Line 228: "P ≤ 0.05" instead of "(p> 0.05)" in Table 1 and other tables. "P" must be lowercase and italic.
Line 536: “minimal danger of genetic instability” is overly ambitious. Monomorphic bands alone are not sufficient to exclude somaclonal variation.
Line 515: The expression "(P=0.05)" is incorrect for not significantly different. It should be (P > 0.05).

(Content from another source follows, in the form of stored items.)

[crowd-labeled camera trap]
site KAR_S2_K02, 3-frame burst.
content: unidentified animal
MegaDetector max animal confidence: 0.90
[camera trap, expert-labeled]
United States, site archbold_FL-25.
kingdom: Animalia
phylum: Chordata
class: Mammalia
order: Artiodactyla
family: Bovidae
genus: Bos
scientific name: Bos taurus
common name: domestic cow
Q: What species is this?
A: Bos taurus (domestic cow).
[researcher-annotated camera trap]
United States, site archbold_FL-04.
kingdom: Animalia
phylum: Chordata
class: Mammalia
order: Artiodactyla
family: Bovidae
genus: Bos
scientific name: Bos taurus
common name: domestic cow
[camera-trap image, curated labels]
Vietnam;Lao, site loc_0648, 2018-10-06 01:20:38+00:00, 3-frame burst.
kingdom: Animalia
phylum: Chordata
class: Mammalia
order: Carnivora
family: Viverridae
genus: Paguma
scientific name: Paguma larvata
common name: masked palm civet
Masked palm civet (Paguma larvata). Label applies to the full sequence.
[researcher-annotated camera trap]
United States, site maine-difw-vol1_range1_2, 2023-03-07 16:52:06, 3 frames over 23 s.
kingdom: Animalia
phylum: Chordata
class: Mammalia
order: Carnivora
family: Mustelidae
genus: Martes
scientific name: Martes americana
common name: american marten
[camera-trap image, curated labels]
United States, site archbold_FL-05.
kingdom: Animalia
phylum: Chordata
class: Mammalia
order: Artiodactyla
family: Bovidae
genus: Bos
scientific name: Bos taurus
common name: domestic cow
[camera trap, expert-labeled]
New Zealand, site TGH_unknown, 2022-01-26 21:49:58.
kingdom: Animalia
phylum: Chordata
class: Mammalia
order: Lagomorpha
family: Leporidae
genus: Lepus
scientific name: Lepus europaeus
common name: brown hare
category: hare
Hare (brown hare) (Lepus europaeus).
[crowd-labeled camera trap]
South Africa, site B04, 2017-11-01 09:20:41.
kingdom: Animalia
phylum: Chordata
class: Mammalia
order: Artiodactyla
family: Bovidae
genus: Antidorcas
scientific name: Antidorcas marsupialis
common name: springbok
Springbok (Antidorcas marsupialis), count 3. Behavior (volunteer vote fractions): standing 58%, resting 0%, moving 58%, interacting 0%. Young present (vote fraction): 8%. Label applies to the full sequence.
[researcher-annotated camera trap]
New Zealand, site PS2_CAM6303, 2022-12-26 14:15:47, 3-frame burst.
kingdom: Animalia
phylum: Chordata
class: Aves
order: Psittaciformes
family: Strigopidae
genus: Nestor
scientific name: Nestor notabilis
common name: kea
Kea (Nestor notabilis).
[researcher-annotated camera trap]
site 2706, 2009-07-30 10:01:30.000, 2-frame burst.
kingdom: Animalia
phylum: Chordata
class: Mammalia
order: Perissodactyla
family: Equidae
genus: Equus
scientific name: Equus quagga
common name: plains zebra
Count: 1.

SCoT (Start Codon Targeted) markers generally target conserved regions close to the ATG translational start codon region in the plant genome. Therefore, they are suitable for detecting genetic diversity in gene-coding or nearby regions. However: Transposon regions are usually located in repetitive, epigenetically suppressed heterochromatic regions. It is not possible for SCoT markers to directly target these regions because primer design is usually directed at gene starts. Therefore, detection of variations due to mobile elements or epigenetic/retrotransposon-based polymorphisms with SCoT markers is quite limited. The use of iPBS (inter-Primer Binding Site) markers would have been more meaningful in this study. iPBS markers are more sensitive for the detection of somaclonal variation because retrotransposon activation may increase in stressful environments such as tissue culture. It would be stronger to prefer retrotransposon-based systems such as iPBS or IRAP instead of a gene-focused marker such as SCoT. Obtaining monomorphic bands with SCoT does not mean that there is no variation. It may just show that the markers used cannot detect that variation, even if it exists.
Therefore, I do not classify adding additional analyses to a study that has been studied and completed, but if possible, adding analyses with iPBS or IRAP markers will increase the power of the study.